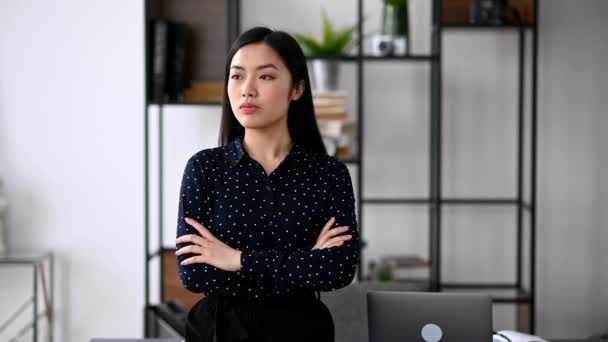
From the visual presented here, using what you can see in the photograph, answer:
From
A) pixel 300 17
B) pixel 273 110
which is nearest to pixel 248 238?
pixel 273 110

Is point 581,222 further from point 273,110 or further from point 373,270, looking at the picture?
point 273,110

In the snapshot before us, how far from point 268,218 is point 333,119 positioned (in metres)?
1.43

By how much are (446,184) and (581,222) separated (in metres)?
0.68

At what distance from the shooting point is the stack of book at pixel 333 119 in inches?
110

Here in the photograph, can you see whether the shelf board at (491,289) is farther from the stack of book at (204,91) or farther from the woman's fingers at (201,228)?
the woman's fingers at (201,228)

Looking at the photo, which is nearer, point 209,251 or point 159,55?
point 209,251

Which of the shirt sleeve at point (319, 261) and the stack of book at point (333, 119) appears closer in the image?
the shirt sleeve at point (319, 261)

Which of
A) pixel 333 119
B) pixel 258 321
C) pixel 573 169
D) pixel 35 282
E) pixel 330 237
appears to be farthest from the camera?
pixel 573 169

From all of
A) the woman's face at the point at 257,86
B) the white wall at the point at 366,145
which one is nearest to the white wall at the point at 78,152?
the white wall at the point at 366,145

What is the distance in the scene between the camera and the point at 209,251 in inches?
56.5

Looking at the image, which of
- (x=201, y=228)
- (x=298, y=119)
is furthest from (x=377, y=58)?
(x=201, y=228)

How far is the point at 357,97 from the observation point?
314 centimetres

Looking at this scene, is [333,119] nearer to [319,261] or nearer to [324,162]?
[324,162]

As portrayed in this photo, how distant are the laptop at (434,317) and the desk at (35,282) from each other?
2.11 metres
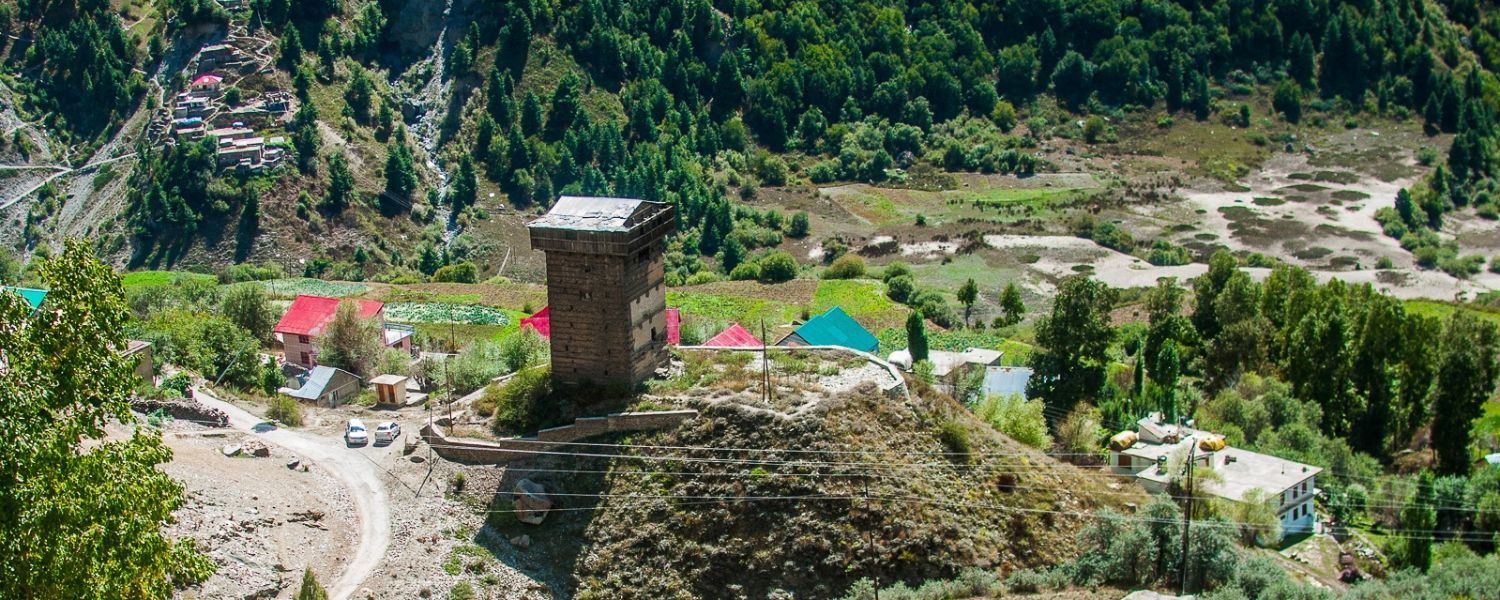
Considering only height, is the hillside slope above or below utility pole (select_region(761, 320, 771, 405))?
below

◇ ◇ ◇

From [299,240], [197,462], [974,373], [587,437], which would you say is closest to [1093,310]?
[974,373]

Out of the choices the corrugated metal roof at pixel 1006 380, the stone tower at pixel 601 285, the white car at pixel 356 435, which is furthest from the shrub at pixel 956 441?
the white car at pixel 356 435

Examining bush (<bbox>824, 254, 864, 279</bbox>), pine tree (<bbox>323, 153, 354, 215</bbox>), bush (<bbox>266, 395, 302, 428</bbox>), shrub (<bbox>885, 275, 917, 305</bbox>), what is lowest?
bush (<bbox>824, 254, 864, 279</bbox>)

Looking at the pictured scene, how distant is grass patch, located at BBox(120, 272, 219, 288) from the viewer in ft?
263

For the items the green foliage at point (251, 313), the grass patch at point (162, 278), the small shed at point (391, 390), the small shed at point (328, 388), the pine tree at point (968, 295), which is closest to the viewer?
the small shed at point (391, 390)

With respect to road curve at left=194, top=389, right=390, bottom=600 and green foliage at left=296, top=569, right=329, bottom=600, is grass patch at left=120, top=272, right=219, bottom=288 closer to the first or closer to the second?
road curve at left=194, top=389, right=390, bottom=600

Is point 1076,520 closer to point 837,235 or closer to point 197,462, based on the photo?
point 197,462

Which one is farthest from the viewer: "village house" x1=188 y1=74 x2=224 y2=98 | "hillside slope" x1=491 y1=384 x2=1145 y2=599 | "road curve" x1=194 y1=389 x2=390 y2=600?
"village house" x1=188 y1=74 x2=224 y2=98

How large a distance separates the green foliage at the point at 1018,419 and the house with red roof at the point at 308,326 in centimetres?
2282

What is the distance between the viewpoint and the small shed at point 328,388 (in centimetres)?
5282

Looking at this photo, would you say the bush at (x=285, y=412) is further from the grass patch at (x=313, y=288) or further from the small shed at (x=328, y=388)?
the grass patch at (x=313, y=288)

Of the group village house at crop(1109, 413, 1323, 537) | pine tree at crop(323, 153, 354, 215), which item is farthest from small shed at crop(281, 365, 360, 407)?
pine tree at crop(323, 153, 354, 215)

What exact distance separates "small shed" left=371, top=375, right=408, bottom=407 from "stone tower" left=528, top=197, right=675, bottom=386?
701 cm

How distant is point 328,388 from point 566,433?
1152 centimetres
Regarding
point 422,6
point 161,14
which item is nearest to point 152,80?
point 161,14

◇ ◇ ◇

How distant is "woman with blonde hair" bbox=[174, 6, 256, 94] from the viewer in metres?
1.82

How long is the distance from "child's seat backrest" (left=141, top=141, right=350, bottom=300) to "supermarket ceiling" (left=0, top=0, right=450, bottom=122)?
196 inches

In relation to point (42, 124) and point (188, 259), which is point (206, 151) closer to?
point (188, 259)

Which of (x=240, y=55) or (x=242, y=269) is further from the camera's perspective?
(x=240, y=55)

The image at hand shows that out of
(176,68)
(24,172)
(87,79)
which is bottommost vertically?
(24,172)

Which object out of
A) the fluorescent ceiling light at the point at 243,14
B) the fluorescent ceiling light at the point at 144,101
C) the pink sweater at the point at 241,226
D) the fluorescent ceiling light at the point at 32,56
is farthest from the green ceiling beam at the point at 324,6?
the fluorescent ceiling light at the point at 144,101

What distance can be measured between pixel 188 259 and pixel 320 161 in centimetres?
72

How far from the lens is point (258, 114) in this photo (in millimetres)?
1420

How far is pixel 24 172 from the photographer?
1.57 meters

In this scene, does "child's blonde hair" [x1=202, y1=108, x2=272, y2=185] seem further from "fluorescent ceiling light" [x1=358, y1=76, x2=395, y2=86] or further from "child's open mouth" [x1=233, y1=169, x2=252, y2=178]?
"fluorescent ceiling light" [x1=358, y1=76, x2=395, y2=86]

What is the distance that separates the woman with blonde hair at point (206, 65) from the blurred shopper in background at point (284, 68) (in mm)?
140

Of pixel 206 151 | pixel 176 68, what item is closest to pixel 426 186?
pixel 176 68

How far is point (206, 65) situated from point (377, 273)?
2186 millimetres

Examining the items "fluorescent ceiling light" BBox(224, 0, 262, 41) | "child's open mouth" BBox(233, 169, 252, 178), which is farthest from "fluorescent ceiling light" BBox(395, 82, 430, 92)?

◇ ◇ ◇

> [What to work on]
Identify each line in the material above that contains the word "curve" and copy those lines in full.

> [Written solution]
With respect to road curve at left=194, top=389, right=390, bottom=600 and green foliage at left=296, top=569, right=329, bottom=600, is grass patch at left=120, top=272, right=219, bottom=288 closer to the first or closer to the second?
road curve at left=194, top=389, right=390, bottom=600
Which one is farthest from the viewer: "village house" x1=188 y1=74 x2=224 y2=98 | "hillside slope" x1=491 y1=384 x2=1145 y2=599 | "road curve" x1=194 y1=389 x2=390 y2=600?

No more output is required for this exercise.